▶ [Tareas]:
1/ En la nota sobre Frigerio y Lanusse, ¿qué hechos de 1969 considera Frigerio los más auspiciosos? ¿Qué dijo el jefe del Ejército en las palabras que se mencionan?
2/ Prosigue la nota sobre Frigerio y Lanusse a partir de su última oración.

▶ [Texto]:
Revista Periscopio
09-12-1969 |
El Comandante en Jefe es desarrollista.
Lo dice y lo repite Rogelio Frigerio, que poco tiempo atrás lo
abrumaba con el mote de liberal. Desde su punto de vista, los hechos
más auspiciosos de 1969 son la llegada de José Rafael Cáceres Monié
al Ministerio de Defensa, sus excelentes relaciones con el teniente
general Alejandro Agustín Lanusse y unas palabras mágicas, que
pronunció el jefe del Ejército.
El 7 de noviembre, en el acto de clausura de un ciclo de
conferencias para oficiales de Estado Mayor, Lanusse predicó "la
integración nacional como paso previo a la integración regional" y
"la subordinación de ciertos criterios de eficiencia y
compatibilidad a la política nacional de desarrollo y seguridad".

▶ [Material proporcionado]:
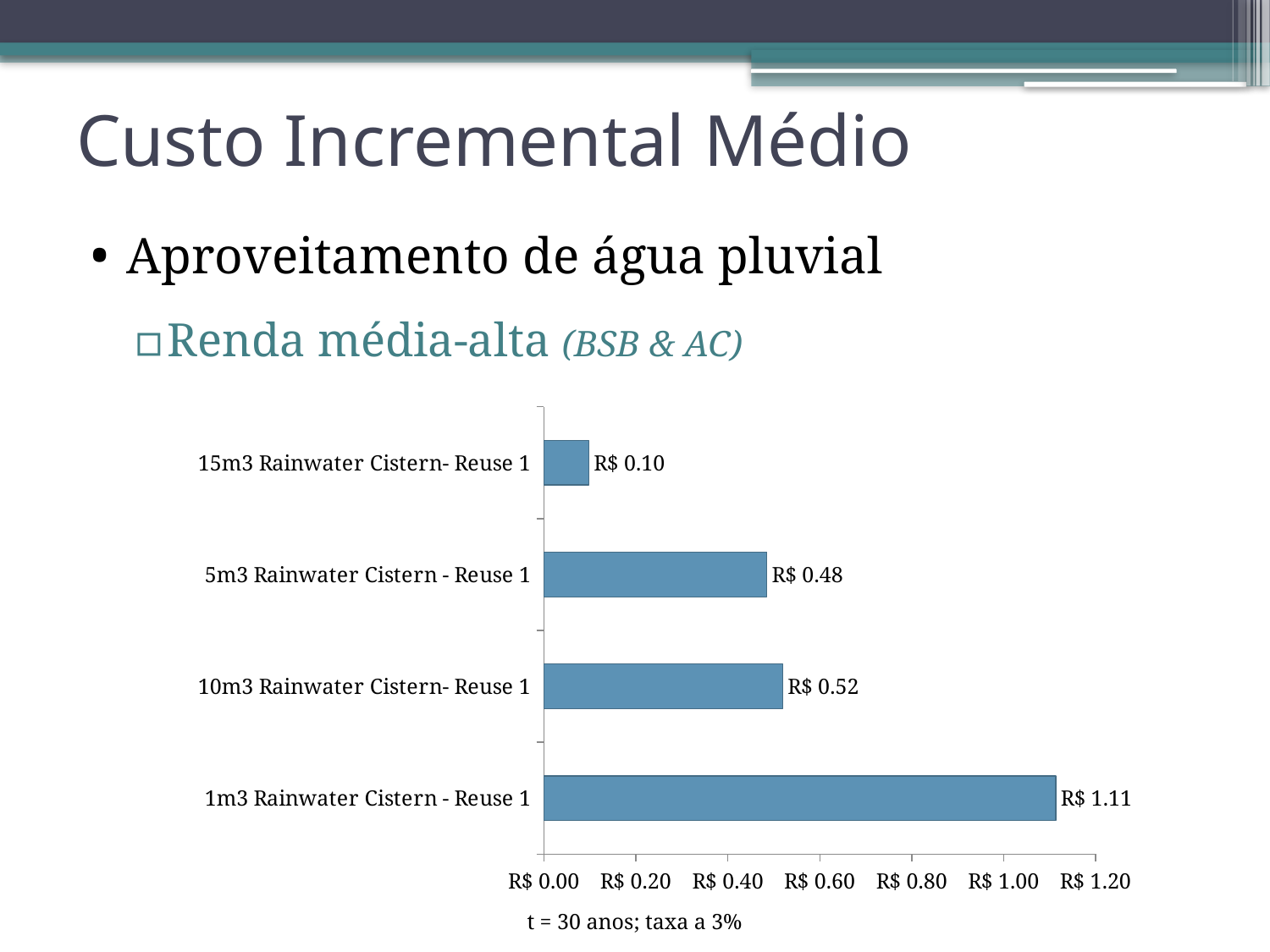
Which category has the lowest value? 15m3 Rainwater Cistern- Reuse 1 What is the value for 1m3 Rainwater Cistern - Reuse 1? R$ 1.11 What is the value for 5m3 Rainwater Cistern - Reuse 1? R$ 0.48 Is the value for 1m3 Rainwater Cistern - Reuse 1 greater or less than R$ 1.00? greater Which is larger, the value for 1m3 Rainwater Cistern - Reuse 1 or the value for 10m3 Rainwater Cistern- Reuse 1? 1m3 Rainwater Cistern - Reuse 1 What is the difference between the values for 10m3 Rainwater Cistern- Reuse 1 and 5m3 Rainwater Cistern - Reuse 1? R$ 0.04 What is the difference between the values for 1m3 Rainwater Cistern - Reuse 1 and 15m3 Rainwater Cistern- Reuse 1? R$ 1.01 What is the value for 10m3 Rainwater Cistern- Reuse 1? R$ 0.52 How many categories are shown in the chart? 4 What is the value for 15m3 Rainwater Cistern- Reuse 1? R$ 0.10 What kind of chart is shown on the slide? bar chart Which category has the highest value? 1m3 Rainwater Cistern - Reuse 1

▶ [Respuestas]:
1/ Para Frigerio, los hechos más auspiciosos de 1969 son tres: la llegada de José Rafael Cáceres Monié al Ministerio de Defensa, sus excelentes relaciones con el teniente general Alejandro Agustín Lanusse y unas palabras del jefe del Ejército. Lanusse las pronunció el 7 de noviembre, en la clausura de un ciclo de conferencias para oficiales de Estado Mayor. Allí predicó "la integración nacional como paso previo a la integración regional" y "la subordinación de ciertos criterios de eficiencia y compatibilidad a la política nacional de desarrollo y seguridad".

2/
En términos vulgares, se trata de esto: el progreso de las
provincias es más urgente que el intercambio de mercaderías, la
complementación industrial y la colaboración fronteriza con otros
países; y, en segundo lugar, las empresas argentinas deben ser
protegidas por un sólido parapeto de aranceles.
Con este modesto arsenal teórico, un opositor puede socavar a
cualquier Gobierno; lo peor que puede ocurrirle es llegar al
Gobierno: entonces tendrá que virar en redondo, y confiar el
Ministerio de Economía al ingeniero Alsogaray, como hizo Frondizi en
1959, sacrificando la confusa mitología política que le permitiera,
un año antes, introducirse en la Casa Rosada.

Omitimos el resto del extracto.